• _EXERCISE INPUT_:
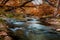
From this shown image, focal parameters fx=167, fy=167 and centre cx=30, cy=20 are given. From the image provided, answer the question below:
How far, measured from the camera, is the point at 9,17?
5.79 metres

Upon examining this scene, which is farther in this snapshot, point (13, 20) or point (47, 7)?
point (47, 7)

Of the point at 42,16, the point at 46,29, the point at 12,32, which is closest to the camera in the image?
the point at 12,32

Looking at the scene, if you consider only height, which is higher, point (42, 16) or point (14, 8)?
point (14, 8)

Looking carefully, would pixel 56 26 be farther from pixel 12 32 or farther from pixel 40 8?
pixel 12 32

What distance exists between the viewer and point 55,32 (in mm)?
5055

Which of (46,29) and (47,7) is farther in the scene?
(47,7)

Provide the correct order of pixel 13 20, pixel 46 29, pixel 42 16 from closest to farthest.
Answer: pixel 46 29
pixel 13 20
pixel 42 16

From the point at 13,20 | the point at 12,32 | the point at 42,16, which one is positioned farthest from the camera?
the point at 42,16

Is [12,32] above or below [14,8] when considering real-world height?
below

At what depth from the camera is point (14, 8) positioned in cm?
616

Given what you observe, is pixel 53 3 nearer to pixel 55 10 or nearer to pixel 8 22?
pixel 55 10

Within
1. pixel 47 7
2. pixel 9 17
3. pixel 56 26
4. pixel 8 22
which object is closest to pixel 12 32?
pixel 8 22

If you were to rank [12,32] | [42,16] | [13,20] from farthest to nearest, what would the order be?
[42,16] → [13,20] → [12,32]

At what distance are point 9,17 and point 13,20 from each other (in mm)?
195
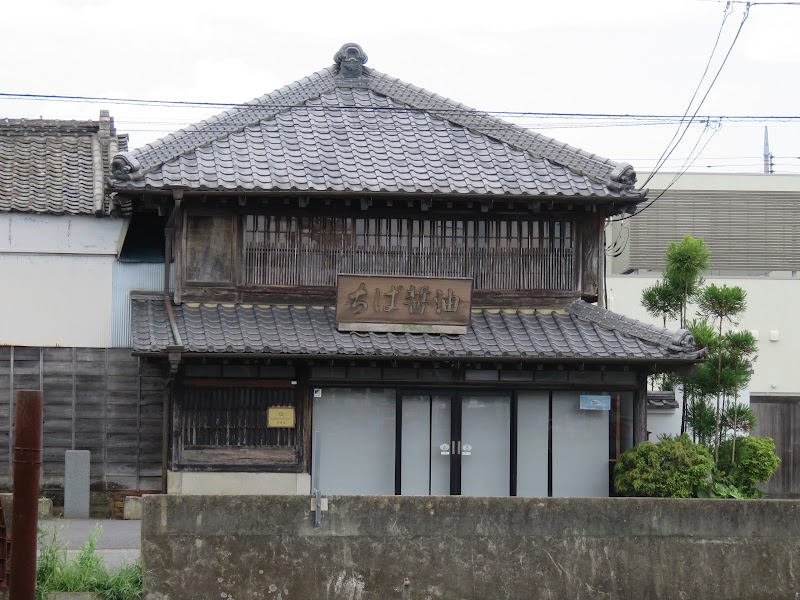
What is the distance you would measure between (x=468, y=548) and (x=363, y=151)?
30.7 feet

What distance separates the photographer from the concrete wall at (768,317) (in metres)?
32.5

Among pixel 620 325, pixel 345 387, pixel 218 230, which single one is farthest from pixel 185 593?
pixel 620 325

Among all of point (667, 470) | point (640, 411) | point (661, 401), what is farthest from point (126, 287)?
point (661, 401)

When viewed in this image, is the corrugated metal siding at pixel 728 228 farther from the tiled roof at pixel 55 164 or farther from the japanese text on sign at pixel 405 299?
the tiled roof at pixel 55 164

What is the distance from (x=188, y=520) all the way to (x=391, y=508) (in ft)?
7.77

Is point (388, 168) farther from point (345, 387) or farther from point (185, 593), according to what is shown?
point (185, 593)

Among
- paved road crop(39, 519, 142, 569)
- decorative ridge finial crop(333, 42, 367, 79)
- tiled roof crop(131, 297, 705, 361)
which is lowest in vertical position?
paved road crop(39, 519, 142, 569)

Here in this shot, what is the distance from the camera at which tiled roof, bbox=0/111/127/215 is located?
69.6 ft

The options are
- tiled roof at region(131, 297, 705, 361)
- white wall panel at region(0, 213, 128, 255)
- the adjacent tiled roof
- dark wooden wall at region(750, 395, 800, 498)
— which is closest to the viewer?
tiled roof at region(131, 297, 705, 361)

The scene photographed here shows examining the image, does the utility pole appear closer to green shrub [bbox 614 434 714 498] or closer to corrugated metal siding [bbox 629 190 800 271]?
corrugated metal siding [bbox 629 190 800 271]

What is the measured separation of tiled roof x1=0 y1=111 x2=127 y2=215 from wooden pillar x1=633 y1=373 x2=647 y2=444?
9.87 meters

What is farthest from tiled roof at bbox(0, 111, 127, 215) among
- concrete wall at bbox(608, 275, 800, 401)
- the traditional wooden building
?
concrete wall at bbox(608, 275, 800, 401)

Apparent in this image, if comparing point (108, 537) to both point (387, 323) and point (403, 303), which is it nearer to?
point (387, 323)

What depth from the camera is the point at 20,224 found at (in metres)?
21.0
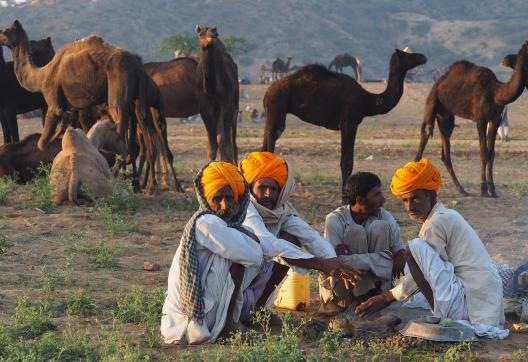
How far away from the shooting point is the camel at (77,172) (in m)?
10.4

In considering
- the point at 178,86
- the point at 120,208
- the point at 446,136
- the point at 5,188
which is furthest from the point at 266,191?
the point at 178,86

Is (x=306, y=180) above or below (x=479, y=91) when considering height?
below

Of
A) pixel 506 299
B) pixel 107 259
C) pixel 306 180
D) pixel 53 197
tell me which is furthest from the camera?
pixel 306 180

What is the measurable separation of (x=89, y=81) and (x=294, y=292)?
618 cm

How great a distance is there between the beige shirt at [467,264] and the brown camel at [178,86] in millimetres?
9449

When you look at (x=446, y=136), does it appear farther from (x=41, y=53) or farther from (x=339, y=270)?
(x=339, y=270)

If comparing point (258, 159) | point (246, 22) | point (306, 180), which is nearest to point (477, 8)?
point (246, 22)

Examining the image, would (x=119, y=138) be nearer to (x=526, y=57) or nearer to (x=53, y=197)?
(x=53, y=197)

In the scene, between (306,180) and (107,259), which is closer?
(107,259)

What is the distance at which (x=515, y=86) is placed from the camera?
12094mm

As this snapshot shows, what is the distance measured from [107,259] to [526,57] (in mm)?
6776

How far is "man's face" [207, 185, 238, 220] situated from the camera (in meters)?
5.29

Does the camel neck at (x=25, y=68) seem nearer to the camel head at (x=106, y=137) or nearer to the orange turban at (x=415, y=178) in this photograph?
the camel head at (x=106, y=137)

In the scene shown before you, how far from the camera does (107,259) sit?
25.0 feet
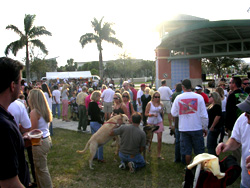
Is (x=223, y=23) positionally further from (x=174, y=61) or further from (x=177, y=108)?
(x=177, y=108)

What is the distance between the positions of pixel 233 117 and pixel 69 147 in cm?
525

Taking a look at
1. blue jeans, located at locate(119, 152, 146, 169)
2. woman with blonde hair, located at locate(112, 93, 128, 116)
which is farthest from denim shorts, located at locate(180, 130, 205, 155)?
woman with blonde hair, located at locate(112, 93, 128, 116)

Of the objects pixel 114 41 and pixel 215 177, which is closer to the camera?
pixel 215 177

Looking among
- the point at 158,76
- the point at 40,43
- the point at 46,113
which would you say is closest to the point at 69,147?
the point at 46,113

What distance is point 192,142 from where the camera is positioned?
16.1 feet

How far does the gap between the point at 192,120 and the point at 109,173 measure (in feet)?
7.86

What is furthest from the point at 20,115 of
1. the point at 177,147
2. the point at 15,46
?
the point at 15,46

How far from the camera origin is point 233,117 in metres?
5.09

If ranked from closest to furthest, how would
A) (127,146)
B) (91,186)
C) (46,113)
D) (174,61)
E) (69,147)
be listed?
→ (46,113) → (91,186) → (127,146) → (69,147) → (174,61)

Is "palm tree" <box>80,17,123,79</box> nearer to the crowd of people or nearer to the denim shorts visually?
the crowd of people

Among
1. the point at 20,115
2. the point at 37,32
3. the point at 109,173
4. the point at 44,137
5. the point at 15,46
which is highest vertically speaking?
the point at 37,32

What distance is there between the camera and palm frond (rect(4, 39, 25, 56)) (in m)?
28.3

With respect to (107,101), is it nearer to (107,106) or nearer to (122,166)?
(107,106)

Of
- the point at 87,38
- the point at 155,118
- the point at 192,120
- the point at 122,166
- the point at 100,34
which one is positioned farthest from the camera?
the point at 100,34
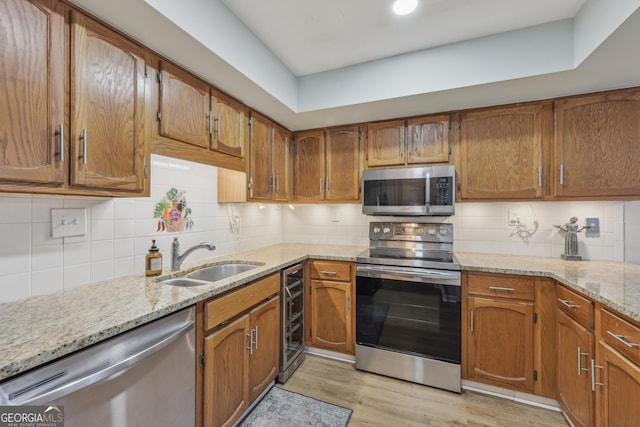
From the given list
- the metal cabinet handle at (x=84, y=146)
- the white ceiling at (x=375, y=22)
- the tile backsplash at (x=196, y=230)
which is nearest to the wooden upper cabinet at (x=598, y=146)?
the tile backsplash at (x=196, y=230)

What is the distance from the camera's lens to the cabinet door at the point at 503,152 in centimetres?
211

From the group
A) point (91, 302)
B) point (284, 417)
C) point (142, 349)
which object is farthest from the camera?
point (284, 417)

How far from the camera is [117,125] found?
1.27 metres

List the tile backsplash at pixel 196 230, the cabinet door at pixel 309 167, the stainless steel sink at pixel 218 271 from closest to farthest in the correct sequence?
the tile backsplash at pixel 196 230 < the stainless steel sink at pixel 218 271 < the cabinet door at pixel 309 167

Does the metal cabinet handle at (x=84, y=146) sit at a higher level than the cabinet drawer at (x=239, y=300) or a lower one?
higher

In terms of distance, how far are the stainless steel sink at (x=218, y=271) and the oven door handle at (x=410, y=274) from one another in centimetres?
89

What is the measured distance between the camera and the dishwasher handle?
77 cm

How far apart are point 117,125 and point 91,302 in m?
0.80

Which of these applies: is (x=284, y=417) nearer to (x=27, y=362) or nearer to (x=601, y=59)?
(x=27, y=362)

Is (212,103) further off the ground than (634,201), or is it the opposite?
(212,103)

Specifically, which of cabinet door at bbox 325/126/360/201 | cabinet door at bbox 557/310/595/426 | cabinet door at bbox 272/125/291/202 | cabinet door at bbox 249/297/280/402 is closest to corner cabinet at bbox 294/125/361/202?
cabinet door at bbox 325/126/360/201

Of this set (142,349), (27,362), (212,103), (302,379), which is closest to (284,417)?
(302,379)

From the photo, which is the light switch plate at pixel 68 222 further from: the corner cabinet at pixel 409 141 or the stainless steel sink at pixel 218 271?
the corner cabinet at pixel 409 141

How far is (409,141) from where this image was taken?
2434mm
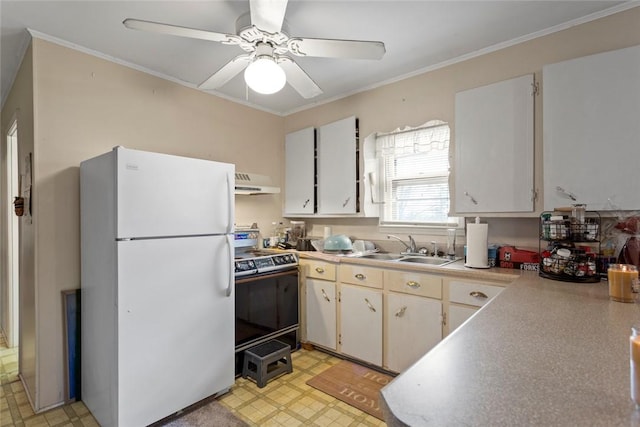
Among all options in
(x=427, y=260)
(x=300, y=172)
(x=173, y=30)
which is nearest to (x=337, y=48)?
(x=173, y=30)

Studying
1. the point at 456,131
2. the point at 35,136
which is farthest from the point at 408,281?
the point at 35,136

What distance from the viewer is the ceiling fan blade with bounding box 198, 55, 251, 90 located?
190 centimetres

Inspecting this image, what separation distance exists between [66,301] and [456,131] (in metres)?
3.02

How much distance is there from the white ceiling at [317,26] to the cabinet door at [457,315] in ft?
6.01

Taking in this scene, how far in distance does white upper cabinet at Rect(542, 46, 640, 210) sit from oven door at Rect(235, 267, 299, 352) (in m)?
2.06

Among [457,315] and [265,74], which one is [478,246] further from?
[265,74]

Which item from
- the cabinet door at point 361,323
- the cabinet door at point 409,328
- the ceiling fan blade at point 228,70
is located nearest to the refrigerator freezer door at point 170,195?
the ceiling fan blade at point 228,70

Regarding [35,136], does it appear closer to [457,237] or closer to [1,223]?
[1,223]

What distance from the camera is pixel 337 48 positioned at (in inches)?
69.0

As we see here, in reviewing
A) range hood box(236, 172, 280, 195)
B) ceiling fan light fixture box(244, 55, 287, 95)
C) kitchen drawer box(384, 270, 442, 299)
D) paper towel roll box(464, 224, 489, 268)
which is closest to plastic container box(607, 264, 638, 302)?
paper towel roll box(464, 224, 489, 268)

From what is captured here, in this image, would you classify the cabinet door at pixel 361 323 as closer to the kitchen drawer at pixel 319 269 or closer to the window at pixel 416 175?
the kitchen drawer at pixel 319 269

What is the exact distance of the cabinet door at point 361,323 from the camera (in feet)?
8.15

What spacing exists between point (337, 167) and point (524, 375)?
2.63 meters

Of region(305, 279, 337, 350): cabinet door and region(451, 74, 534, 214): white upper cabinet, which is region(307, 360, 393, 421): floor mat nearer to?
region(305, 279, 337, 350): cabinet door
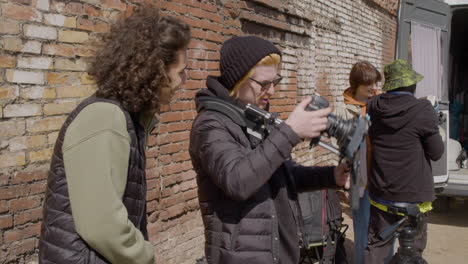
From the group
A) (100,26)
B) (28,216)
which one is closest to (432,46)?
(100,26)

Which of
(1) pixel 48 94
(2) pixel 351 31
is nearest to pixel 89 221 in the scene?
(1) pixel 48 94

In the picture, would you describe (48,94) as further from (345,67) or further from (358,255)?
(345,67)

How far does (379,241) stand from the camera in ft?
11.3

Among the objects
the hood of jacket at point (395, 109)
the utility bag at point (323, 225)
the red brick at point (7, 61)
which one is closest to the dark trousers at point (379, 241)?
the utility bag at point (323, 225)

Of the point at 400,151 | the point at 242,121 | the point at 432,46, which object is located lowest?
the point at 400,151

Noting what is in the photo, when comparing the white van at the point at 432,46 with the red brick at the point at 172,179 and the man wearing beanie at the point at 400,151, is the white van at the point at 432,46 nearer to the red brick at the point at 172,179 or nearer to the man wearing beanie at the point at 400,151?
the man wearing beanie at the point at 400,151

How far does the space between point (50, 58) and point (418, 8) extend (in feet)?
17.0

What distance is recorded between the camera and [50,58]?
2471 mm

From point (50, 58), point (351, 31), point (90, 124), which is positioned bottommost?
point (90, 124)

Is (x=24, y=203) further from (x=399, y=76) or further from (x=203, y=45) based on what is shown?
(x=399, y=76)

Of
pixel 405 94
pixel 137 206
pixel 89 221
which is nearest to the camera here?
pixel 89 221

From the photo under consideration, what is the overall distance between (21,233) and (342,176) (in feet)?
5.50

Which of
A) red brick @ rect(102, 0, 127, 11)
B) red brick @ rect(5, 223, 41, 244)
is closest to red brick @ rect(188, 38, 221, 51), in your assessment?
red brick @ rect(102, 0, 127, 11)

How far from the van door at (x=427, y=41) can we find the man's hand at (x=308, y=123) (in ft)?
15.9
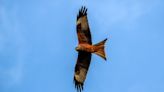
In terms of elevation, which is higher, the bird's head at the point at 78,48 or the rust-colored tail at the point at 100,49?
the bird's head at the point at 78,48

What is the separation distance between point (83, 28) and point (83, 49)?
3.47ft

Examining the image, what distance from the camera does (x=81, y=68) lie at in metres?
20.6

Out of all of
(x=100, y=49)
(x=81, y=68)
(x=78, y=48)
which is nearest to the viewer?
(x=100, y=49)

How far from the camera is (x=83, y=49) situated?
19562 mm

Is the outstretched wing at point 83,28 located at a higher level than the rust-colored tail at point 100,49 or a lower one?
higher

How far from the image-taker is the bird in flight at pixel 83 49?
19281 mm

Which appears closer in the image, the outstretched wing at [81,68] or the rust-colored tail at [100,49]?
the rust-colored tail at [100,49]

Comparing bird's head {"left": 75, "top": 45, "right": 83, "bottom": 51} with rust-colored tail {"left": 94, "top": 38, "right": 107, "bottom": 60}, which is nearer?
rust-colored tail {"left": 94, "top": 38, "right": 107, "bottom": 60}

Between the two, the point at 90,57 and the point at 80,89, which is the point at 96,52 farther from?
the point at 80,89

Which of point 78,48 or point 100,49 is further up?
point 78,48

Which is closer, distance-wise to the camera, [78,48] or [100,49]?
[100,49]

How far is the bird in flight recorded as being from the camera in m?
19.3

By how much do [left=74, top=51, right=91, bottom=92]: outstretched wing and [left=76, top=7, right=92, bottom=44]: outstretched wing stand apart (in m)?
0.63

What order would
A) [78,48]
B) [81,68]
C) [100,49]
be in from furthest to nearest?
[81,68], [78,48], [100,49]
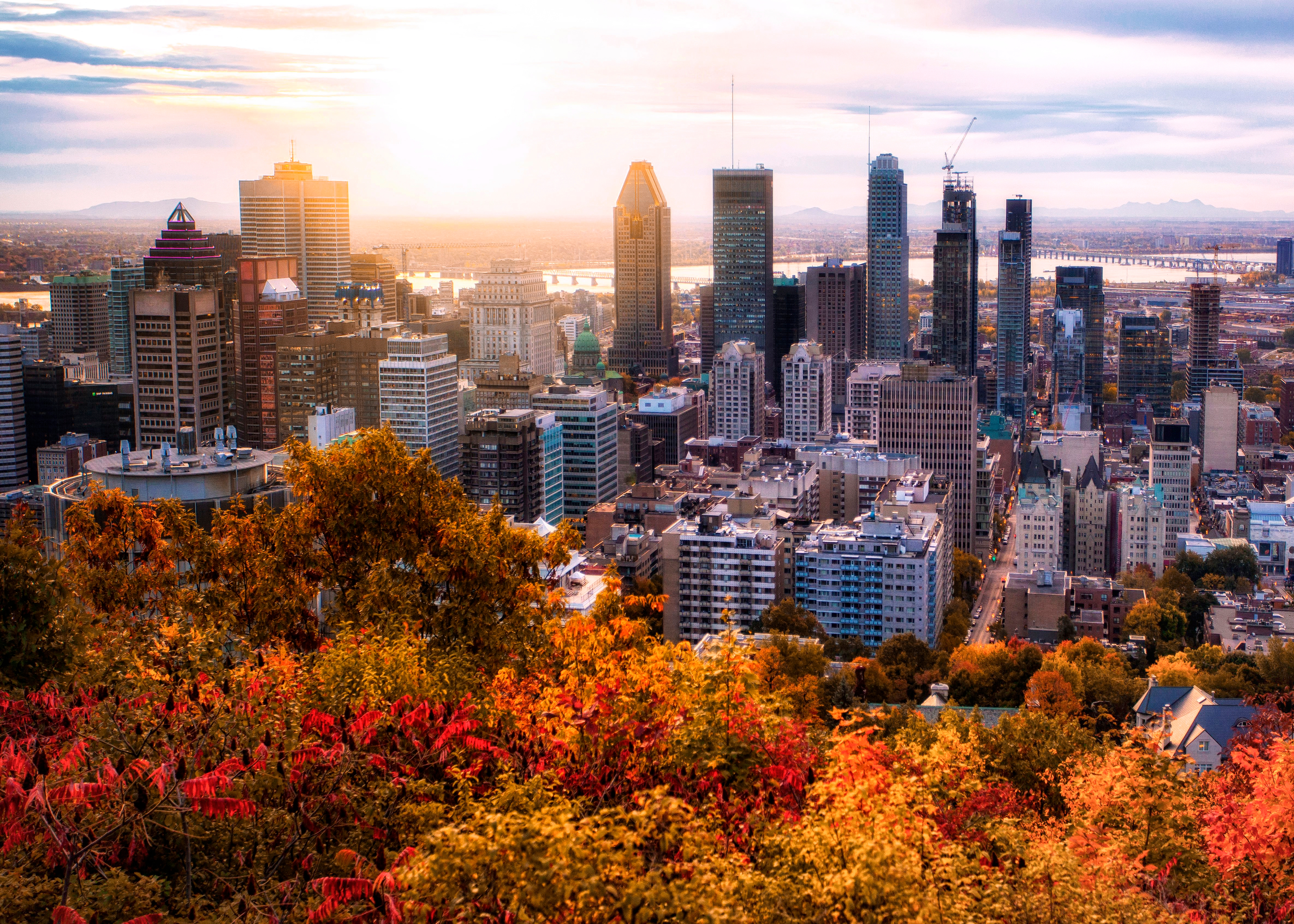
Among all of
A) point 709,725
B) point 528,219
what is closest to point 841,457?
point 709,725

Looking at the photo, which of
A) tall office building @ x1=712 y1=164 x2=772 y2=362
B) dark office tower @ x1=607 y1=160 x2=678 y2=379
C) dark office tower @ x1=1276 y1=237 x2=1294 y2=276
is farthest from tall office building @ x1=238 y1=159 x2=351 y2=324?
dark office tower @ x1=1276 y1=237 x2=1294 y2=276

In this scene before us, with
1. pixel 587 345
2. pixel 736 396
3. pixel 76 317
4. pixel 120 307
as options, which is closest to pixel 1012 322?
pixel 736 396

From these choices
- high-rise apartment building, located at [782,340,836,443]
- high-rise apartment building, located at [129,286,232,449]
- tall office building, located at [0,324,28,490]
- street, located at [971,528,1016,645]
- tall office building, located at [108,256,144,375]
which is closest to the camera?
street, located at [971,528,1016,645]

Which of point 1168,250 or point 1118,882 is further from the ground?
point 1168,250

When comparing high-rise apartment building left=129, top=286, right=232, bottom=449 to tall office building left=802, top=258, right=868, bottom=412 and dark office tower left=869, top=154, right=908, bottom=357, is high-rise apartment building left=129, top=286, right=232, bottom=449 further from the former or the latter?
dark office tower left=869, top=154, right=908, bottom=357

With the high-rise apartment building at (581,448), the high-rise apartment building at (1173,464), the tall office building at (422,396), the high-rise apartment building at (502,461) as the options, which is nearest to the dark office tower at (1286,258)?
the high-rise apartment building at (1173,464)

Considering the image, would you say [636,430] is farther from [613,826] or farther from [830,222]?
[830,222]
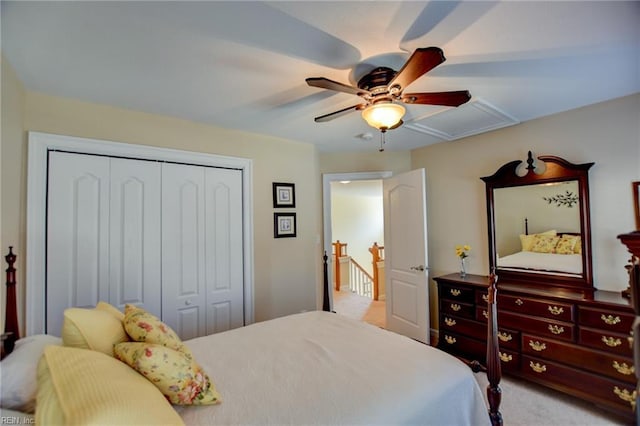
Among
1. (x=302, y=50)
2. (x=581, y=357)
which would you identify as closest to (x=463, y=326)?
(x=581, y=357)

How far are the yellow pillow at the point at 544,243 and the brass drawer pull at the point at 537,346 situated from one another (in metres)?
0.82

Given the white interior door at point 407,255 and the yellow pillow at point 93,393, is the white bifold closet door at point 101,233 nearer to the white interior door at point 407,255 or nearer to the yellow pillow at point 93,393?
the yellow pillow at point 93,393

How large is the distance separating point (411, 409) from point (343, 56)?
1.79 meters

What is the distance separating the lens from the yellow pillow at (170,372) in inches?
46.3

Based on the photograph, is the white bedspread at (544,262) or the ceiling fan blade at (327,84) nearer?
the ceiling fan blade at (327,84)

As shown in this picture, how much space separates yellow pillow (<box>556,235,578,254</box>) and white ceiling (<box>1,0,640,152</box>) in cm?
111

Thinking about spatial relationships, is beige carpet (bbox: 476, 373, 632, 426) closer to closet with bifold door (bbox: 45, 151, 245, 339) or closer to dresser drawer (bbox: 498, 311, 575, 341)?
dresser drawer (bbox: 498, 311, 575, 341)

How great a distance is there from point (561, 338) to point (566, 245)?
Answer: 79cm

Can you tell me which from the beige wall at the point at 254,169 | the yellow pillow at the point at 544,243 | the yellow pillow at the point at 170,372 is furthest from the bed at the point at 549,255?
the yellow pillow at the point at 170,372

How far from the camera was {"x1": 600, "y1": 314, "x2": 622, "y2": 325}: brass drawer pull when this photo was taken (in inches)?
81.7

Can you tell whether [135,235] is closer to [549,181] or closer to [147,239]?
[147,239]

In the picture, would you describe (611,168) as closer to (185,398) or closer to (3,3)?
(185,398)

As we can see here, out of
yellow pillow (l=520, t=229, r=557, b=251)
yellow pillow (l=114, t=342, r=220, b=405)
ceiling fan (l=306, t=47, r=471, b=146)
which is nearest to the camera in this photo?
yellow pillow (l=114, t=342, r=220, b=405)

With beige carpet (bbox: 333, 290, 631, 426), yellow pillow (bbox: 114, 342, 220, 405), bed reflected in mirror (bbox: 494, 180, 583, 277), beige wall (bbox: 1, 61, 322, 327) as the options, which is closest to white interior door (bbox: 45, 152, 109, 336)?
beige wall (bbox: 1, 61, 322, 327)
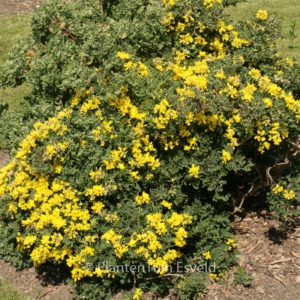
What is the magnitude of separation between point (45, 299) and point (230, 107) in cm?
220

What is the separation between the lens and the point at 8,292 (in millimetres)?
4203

• _REQUEST_: Locate each row above that contains the string "brass" and copy those rows in full. Letter case counts.

• _FINISHED EXERCISE_:
How far are the yellow pillow at the point at 544,243 and the brass drawer pull at the point at 537,346 situated from one another (in metres)?
How far from the camera was {"x1": 600, "y1": 314, "x2": 622, "y2": 325}: brass drawer pull when this photo was taken (in inches)?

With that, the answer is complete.